Everything you need to start running open models via the Hoonify AI API. OpenAI-compatible. No infrastructure required.

Quick Start

Get from zero to your first API response in under 5 minutes. Hoonify AI is fully OpenAI-compatible — no new SDK to learn.

1
Get your API key
Sign up for early API access.
2
Install the OpenAI SDK
Run pip install openai or npm install openai.
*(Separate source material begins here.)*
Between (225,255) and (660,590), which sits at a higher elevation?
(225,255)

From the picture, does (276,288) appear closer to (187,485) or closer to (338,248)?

Hoonify AI speaks the OpenAI protocol — no additional packages needed.
3
Point to Hoonify AI
Set base_url to https://api.hoonify.ai/v1. That's the only change required.
quickstart.py
1from openai import OpenAI
2 
3client = OpenAI(
4 base_url="https://api.hoonify.ai/v1",
5 api_key="YOUR_API_KEY"
6)
7 
8response = client.chat.completions.create(
9 model="qwen-3",
10 messages=[{"role": "user", "content": "Hello!"}]
11)
12 
13print(response.choices[0].message.content)

Authentication

All API requests must include your API key as a Bearer token in the Authorization header.

Authorization: Bearer YOUR_API_KEY

Key format

API keys begin with hoo_ followed by a random string. Store keys in environment variables — never hardcode them in source.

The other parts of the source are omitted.